• **DATA EXTRACT**:
● ● ●

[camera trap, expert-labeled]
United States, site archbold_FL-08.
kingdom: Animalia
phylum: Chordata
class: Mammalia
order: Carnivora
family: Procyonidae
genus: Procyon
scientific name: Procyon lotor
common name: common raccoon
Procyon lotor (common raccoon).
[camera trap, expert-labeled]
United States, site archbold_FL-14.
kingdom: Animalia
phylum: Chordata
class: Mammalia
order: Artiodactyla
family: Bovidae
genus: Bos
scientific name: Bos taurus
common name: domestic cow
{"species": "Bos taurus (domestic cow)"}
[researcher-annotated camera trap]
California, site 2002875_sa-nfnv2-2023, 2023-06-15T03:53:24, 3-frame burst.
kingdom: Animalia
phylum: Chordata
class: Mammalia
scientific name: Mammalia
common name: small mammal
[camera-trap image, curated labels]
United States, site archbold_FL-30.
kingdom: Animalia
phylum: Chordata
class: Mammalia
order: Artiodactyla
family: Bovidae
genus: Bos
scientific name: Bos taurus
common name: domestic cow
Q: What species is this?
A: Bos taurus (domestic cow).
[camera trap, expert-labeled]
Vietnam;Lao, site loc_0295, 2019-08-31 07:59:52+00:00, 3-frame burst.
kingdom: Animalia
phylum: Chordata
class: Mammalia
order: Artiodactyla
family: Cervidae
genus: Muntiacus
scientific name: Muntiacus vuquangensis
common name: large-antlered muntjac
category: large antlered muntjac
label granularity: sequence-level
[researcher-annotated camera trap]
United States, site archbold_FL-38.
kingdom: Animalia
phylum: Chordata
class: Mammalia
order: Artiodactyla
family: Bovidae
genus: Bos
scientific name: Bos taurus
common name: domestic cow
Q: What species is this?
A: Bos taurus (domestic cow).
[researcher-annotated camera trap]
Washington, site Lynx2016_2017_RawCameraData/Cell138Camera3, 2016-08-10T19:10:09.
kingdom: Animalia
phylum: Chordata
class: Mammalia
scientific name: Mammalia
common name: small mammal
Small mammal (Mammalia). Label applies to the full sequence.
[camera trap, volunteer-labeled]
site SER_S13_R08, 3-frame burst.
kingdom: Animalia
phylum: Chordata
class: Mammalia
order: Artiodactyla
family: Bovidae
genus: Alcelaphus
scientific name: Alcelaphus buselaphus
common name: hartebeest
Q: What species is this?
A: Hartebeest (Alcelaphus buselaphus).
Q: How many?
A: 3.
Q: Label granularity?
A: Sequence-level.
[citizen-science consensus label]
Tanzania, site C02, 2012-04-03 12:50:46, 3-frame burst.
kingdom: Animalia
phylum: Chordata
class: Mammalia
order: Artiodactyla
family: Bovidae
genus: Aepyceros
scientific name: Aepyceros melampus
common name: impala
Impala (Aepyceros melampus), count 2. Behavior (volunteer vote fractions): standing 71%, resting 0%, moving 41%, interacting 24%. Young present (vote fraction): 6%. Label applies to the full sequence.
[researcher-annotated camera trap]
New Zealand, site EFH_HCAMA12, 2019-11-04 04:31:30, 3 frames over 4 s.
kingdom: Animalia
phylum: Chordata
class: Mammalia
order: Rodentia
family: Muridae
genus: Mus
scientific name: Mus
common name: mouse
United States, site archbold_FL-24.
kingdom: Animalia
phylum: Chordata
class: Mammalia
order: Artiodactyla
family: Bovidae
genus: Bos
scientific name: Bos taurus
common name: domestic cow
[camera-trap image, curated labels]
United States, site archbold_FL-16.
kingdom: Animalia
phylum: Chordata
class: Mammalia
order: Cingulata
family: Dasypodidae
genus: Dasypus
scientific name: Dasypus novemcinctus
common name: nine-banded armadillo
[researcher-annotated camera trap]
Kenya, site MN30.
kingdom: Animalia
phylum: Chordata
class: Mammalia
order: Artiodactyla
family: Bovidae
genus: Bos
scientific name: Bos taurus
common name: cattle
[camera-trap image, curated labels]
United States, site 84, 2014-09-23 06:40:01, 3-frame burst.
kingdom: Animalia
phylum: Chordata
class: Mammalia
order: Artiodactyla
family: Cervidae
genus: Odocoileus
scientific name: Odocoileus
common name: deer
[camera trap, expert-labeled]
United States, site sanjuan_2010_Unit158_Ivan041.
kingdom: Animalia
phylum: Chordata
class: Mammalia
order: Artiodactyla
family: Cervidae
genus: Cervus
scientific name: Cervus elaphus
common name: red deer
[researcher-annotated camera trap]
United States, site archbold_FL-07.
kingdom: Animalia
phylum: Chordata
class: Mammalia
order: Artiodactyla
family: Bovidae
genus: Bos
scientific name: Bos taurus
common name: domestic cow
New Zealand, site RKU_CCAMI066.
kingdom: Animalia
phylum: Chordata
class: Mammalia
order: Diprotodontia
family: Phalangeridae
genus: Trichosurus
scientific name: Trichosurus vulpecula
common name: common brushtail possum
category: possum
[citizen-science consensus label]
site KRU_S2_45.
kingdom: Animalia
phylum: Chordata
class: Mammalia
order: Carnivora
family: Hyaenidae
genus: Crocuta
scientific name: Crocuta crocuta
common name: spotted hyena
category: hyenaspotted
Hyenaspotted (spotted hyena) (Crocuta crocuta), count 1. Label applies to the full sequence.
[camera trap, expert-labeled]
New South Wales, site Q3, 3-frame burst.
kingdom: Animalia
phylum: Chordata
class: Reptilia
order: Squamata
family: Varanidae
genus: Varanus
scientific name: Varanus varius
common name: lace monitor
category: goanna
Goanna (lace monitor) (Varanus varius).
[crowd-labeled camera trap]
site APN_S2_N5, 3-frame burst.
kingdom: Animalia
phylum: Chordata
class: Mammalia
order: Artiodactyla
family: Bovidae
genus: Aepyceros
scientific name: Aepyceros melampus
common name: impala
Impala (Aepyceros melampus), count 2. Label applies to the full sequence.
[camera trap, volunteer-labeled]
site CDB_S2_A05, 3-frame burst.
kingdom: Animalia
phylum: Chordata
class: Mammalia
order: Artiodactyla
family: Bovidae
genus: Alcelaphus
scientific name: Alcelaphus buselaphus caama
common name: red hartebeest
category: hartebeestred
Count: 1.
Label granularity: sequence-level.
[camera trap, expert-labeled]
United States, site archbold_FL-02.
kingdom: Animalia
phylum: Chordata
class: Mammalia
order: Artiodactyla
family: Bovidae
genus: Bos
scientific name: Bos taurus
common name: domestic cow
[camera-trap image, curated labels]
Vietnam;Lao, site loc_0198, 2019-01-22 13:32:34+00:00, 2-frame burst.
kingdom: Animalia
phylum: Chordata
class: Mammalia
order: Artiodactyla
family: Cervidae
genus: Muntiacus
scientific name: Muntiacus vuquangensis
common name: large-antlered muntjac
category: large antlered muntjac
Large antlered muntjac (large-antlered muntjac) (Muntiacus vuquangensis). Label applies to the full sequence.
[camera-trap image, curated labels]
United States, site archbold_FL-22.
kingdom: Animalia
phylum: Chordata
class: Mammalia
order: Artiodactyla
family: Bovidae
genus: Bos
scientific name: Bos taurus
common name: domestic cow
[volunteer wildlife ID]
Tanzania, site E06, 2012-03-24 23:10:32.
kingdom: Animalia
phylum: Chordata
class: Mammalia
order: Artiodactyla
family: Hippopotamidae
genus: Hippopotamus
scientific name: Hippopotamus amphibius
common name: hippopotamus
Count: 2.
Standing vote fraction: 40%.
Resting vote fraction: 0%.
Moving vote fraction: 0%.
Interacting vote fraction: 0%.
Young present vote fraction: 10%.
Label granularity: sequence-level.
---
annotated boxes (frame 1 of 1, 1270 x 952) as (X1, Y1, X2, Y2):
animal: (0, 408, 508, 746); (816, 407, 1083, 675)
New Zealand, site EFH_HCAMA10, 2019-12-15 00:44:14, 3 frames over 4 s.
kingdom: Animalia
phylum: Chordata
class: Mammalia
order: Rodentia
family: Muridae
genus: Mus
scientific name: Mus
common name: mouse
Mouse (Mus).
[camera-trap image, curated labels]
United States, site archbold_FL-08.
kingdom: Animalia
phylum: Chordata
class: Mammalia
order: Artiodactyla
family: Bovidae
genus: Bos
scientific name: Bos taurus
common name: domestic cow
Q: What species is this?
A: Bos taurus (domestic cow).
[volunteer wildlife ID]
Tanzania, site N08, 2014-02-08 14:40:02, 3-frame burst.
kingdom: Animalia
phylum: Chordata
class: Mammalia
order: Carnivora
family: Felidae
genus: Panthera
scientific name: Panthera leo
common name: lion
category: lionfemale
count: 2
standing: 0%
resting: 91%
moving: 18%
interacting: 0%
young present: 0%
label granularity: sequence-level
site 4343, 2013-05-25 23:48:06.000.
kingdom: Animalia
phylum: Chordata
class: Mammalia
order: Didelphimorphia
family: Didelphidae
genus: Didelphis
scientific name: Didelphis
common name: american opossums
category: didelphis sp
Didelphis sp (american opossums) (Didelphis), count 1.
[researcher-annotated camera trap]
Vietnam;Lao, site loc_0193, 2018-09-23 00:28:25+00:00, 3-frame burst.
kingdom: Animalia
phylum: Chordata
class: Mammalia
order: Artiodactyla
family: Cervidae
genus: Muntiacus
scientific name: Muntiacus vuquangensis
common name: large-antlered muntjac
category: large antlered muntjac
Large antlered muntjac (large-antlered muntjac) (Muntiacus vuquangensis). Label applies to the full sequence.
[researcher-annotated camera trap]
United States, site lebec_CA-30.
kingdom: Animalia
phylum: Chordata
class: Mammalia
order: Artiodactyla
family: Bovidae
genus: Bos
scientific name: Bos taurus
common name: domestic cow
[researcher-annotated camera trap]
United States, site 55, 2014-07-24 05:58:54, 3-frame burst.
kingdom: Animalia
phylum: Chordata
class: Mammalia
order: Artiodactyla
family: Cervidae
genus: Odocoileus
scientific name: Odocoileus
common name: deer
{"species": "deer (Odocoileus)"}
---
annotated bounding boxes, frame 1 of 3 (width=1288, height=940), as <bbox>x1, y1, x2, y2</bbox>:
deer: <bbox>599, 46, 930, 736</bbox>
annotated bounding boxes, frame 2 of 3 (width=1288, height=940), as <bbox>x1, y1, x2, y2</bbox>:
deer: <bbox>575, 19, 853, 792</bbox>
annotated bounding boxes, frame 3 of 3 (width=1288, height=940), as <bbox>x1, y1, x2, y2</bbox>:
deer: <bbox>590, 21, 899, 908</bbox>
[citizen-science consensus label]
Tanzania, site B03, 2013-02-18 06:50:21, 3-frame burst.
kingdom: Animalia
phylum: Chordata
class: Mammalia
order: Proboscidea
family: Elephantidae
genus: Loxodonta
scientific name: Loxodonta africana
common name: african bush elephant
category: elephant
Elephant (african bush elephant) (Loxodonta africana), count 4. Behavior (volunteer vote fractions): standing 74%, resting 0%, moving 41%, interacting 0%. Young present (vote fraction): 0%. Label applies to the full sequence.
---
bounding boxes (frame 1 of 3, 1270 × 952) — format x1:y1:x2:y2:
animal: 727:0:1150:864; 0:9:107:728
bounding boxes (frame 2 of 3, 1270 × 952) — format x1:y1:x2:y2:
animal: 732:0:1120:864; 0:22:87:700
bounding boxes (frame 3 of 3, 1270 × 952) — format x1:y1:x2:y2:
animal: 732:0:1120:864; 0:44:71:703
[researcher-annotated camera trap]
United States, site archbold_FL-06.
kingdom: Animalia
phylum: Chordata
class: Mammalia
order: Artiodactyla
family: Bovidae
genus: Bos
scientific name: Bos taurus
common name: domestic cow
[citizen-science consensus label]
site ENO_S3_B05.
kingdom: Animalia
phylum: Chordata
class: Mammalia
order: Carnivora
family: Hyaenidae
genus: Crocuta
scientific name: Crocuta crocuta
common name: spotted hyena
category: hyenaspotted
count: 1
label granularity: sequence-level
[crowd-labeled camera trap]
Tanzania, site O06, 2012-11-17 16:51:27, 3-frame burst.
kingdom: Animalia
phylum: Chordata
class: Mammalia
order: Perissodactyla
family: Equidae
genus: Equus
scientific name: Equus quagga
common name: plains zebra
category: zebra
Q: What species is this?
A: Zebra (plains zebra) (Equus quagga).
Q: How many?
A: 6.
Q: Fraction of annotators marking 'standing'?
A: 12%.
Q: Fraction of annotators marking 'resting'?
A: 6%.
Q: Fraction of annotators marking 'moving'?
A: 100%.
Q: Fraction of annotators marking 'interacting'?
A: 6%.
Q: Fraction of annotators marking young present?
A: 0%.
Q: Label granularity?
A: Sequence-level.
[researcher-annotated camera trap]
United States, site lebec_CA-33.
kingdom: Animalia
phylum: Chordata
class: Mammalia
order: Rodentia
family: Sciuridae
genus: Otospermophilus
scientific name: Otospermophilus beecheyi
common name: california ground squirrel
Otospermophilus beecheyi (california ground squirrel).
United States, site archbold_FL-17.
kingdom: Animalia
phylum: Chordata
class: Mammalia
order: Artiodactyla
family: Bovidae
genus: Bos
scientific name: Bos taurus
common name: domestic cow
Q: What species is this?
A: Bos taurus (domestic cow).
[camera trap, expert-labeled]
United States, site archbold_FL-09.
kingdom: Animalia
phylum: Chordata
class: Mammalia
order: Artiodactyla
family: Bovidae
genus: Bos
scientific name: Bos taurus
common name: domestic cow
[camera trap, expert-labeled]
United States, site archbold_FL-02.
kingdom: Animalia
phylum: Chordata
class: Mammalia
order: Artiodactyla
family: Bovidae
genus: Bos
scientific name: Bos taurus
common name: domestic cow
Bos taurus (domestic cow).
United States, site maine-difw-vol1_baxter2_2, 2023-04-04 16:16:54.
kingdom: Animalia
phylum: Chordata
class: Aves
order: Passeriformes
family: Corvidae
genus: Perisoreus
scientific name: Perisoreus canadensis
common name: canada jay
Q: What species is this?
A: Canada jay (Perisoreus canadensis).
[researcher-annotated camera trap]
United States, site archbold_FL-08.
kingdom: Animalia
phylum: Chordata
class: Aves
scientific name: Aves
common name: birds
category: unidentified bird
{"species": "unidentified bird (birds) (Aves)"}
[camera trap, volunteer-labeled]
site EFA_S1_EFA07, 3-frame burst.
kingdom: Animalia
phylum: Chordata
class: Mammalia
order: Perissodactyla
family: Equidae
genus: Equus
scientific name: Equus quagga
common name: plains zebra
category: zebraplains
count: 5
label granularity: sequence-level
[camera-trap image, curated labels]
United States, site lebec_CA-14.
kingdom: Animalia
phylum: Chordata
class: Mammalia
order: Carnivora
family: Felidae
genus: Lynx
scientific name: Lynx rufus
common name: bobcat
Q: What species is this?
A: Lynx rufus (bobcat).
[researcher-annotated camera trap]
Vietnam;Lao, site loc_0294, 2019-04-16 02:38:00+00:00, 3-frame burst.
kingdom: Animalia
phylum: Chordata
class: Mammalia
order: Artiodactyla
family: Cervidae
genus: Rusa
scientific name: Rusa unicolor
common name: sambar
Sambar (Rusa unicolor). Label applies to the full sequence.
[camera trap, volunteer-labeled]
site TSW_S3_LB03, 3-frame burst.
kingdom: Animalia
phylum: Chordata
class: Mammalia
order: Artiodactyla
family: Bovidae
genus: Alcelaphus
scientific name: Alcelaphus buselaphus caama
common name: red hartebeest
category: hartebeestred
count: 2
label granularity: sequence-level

● ● ●

• **EXERCISE DETAILS**:
Filter the records above, keeping each line that contains the word "Vietnam".

• **TASK SOLUTION**:
Vietnam;Lao, site loc_0295, 2019-08-31 07:59:52+00:00, 3-frame burst.
Vietnam;Lao, site loc_0198, 2019-01-22 13:32:34+00:00, 2-frame burst.
Vietnam;Lao, site loc_0193, 2018-09-23 00:28:25+00:00, 3-frame burst.
Vietnam;Lao, site loc_0294, 2019-04-16 02:38:00+00:00, 3-frame burst.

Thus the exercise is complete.